▶ **BRIEF**: Extend the 2016 Paper I past-year questions below, writing the next part that follows the last line shown.

Paper I PYQs-2016

1.(a)(i) Using elementary row operations, find the inverse of \(A= \begin{bmatrix}{1} & {2} & {1} \\ {1} & {3} & {2} \\ {1} & {0} & {1}\end{bmatrix}\).

[6M]

1.(a)(ii) If \(A=\begin{bmatrix}{1} & {1} & {3} \\ {5} & {2} & {6} \\ {-2} & {-1} & {-3}\end{bmatrix}\) then find \(A^{14}+3 A-2 I\).

[4M]

1.(b)(i) Using elementary row operation find the condition that the linear equations have a solution: \(\quad x-2 y+z=a\)
\(\quad 2 x+7 y-3 z=b\)
\(\quad 3 x+5 y-2 z=c\)

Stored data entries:
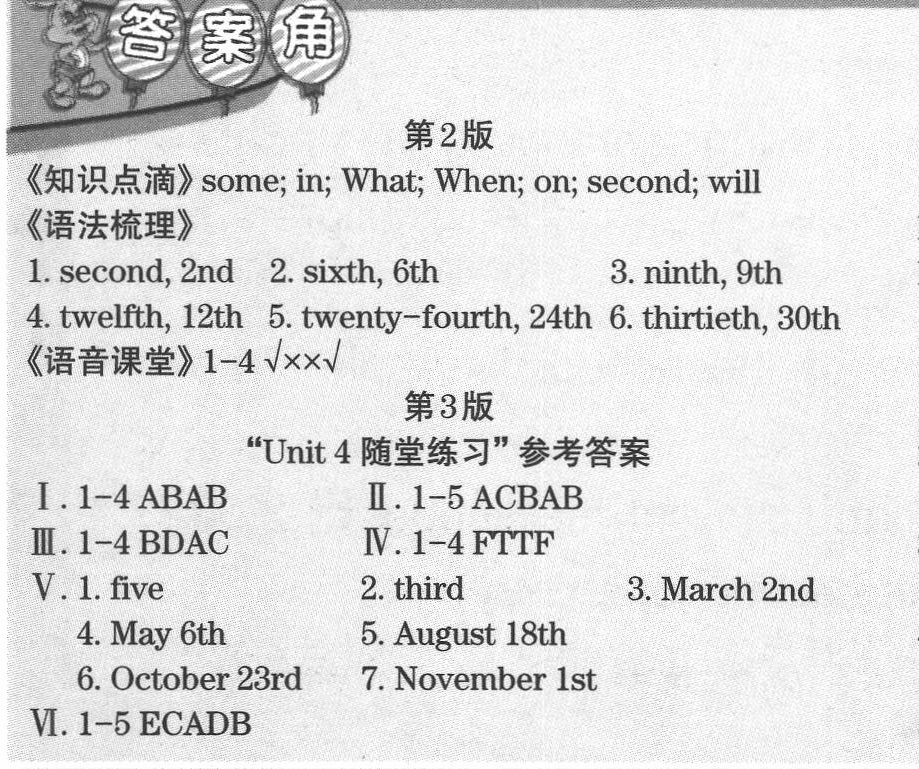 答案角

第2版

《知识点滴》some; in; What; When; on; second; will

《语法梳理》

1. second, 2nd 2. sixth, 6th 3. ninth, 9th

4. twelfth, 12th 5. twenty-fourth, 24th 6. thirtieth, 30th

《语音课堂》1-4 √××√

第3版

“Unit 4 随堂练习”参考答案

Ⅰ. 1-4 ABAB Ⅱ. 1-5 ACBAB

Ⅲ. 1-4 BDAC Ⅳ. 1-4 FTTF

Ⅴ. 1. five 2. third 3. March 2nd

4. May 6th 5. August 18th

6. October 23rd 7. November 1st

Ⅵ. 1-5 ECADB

* * *

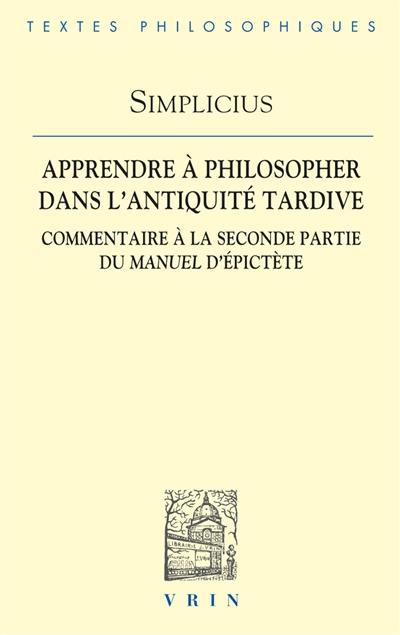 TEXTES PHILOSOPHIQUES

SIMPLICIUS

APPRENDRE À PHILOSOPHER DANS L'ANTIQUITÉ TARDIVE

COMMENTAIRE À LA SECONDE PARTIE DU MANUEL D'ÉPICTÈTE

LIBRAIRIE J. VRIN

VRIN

▶ **EXERCISE OUTPUT**:
[7M]

1.(b)(ii) If \(w_{1}=\{(x, y, z) \vert x+y-z=0\}\), \(w_{2}=\{(x, y, z) \vert 3 x+y-2 z=0\}\), \(w_{3}=\{(x, y, z) \vert x-7 y+3 z=0\}\), then find \(\operatorname{dim}\left(w_{1} \cap w_{2} \cap w_{3}\right)\) and \(\operatorname{dim}\left(w_{1}+w_{2}\right)\).

[3M]

1.(c) Evaluate \(I=\int_{0}^{1} \sqrt[3]{x \log \left(\dfrac{1}{x}\right)} d x\)

[10M]

1.(d) Find the equation of the sphere which passes though the circle \(x^{2}+y^{2}=4\); \(z=0\) and is cut by the plane \(x+2 y+2 z=0\) in a circle of radius 3.

[10M]

1.(e) Find the shortest distance between the lines \(\dfrac{x-1}{2}=\dfrac{y-2}{4}=z-3\) and \(y-m x=z=0\). For what value of \(m\) will the two lines intersect?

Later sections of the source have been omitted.